Collected data
______________________________
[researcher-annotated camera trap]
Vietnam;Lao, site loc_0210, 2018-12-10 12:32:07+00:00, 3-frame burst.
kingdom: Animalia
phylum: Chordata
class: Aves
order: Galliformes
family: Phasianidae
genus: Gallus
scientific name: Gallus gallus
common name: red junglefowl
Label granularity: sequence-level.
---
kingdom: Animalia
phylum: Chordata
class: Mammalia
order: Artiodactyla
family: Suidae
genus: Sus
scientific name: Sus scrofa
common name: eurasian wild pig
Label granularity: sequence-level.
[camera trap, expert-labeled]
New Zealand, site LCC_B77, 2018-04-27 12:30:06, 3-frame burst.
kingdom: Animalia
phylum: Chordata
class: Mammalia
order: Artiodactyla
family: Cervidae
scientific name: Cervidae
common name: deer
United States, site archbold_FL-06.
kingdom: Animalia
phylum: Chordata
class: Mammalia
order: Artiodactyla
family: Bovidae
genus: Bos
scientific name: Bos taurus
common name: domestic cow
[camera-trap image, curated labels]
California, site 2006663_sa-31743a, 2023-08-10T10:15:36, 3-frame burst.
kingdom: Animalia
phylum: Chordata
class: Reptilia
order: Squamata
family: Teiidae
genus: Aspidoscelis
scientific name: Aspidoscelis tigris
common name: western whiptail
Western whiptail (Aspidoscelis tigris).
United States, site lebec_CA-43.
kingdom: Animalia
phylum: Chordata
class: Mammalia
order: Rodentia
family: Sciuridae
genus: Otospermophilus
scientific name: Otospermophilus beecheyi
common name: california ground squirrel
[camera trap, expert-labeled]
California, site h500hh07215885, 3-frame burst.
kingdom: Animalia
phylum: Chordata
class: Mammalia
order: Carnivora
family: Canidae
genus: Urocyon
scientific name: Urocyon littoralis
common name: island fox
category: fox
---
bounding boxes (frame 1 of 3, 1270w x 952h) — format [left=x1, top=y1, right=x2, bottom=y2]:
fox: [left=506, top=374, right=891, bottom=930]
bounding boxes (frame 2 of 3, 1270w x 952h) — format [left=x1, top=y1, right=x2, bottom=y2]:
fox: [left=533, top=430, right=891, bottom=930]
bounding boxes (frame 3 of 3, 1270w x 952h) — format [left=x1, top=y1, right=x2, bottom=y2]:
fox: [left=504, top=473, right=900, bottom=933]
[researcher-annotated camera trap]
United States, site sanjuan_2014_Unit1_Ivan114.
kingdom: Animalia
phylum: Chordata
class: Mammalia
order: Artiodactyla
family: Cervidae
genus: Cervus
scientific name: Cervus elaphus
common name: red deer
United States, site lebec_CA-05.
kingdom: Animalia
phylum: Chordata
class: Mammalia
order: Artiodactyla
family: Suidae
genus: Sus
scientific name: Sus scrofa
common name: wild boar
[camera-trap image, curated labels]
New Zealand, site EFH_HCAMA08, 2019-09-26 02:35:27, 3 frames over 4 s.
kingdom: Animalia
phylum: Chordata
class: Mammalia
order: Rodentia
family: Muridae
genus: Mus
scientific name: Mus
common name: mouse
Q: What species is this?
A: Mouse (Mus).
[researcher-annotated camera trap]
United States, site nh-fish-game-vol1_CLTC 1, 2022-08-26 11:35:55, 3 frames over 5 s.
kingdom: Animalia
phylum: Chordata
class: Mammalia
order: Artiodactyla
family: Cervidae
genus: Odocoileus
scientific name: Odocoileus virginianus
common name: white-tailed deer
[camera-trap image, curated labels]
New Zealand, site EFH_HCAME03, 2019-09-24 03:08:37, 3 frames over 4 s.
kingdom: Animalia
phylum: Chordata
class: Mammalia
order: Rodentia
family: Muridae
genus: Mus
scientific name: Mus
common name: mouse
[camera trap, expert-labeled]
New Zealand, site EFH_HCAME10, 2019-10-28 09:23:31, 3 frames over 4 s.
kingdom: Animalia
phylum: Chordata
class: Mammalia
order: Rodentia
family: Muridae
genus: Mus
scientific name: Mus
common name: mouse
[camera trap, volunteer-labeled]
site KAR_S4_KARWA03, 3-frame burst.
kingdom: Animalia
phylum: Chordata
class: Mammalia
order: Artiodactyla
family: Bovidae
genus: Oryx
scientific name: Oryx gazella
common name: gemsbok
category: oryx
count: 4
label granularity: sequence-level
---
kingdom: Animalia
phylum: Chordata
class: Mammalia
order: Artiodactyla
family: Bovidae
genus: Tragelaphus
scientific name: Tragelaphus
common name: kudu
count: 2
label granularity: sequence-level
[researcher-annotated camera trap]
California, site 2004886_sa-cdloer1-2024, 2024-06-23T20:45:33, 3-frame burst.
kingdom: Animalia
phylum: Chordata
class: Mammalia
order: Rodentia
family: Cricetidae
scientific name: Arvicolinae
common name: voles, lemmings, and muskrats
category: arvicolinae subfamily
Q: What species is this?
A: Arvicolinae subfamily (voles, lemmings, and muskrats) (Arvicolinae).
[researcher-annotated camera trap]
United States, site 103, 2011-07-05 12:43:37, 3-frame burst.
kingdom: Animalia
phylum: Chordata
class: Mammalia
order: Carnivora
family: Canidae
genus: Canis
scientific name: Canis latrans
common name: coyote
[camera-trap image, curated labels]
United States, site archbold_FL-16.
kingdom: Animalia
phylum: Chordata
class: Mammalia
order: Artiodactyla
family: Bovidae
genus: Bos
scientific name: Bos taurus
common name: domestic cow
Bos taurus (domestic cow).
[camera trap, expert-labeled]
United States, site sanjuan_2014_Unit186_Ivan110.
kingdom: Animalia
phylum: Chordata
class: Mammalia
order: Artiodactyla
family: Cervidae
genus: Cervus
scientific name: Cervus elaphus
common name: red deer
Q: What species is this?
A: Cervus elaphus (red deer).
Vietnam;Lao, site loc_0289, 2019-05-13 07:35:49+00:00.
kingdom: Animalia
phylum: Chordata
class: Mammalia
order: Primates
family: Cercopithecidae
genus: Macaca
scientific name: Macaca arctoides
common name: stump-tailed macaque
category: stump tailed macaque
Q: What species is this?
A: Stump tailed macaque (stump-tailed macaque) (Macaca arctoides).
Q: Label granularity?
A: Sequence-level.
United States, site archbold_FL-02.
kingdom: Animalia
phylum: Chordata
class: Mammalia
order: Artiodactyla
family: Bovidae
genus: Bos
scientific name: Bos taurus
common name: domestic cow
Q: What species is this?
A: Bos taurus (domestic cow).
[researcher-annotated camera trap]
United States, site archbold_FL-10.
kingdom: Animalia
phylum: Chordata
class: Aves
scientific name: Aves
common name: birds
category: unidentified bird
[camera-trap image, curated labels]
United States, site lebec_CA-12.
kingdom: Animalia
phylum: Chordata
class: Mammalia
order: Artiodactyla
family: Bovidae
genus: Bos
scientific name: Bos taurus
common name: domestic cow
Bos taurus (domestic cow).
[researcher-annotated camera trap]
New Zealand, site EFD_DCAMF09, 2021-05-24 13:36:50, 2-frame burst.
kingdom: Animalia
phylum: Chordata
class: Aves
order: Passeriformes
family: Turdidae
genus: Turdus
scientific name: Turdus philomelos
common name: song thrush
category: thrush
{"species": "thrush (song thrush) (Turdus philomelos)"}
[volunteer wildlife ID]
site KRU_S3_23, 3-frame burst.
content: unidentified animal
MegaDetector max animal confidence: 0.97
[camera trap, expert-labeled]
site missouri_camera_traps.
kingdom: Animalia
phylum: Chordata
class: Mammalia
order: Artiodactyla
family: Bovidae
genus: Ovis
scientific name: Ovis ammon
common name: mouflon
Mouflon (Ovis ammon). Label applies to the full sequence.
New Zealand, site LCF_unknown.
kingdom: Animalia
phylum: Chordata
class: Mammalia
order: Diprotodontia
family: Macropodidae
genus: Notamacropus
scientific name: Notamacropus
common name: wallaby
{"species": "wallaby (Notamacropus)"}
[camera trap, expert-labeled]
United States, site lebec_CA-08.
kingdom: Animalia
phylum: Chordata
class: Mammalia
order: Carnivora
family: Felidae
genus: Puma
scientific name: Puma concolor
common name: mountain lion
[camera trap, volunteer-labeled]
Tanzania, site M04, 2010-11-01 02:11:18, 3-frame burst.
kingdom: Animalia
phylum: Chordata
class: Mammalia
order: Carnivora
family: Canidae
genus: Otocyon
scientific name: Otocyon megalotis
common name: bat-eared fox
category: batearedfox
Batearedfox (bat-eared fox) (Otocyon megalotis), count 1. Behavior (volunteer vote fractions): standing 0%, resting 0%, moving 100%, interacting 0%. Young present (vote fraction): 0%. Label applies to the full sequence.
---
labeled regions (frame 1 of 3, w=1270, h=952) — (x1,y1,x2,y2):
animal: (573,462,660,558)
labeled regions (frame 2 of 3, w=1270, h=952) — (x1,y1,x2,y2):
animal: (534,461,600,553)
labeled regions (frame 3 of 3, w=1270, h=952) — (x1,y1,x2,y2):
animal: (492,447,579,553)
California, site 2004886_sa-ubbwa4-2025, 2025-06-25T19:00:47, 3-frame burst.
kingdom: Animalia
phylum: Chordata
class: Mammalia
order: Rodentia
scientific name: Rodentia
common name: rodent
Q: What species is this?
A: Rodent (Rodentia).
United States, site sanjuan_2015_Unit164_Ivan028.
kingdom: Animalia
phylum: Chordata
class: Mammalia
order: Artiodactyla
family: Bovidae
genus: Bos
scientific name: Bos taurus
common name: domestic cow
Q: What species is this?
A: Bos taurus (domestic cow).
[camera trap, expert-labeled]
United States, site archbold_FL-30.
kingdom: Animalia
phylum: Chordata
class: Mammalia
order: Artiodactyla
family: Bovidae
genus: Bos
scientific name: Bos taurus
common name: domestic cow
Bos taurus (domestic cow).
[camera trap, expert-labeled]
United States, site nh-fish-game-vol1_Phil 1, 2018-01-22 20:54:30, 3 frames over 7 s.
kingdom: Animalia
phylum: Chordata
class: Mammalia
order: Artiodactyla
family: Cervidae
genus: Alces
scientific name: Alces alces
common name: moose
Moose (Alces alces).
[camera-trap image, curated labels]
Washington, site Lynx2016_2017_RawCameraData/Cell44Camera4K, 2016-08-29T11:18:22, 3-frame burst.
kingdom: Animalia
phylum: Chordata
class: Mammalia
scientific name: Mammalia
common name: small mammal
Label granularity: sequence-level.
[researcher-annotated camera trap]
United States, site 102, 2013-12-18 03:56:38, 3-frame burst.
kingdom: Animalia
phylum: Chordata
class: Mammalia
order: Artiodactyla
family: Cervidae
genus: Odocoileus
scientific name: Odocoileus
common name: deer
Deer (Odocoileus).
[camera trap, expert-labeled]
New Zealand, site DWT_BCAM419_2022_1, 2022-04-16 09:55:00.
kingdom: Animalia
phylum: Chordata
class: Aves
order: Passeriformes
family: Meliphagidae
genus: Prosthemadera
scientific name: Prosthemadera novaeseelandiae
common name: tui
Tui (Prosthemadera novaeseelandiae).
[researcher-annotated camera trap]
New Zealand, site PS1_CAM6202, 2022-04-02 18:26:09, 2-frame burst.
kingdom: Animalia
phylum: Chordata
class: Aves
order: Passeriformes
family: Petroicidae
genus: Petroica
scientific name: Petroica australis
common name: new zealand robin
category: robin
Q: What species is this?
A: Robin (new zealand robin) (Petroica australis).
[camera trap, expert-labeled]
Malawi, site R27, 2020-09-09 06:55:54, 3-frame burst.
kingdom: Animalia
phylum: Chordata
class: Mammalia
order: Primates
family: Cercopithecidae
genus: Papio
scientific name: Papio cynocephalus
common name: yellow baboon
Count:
______________________________
* **Description of the task**: Your task is to retype the entries verbatim, starting with the line that holds "scientific name: Prosthemadera" and stopping after the line that holds "scientific name: Petroica australis".

* **Answer to this exercise**:
scientific name: Prosthemadera novaeseelandiae
common name: tui
Tui (Prosthemadera novaeseelandiae).
[researcher-annotated camera trap]
New Zealand, site PS1_CAM6202, 2022-04-02 18:26:09, 2-frame burst.
kingdom: Animalia
phylum: Chordata
class: Aves
order: Passeriformes
family: Petroicidae
genus: Petroica
scientific name: Petroica australis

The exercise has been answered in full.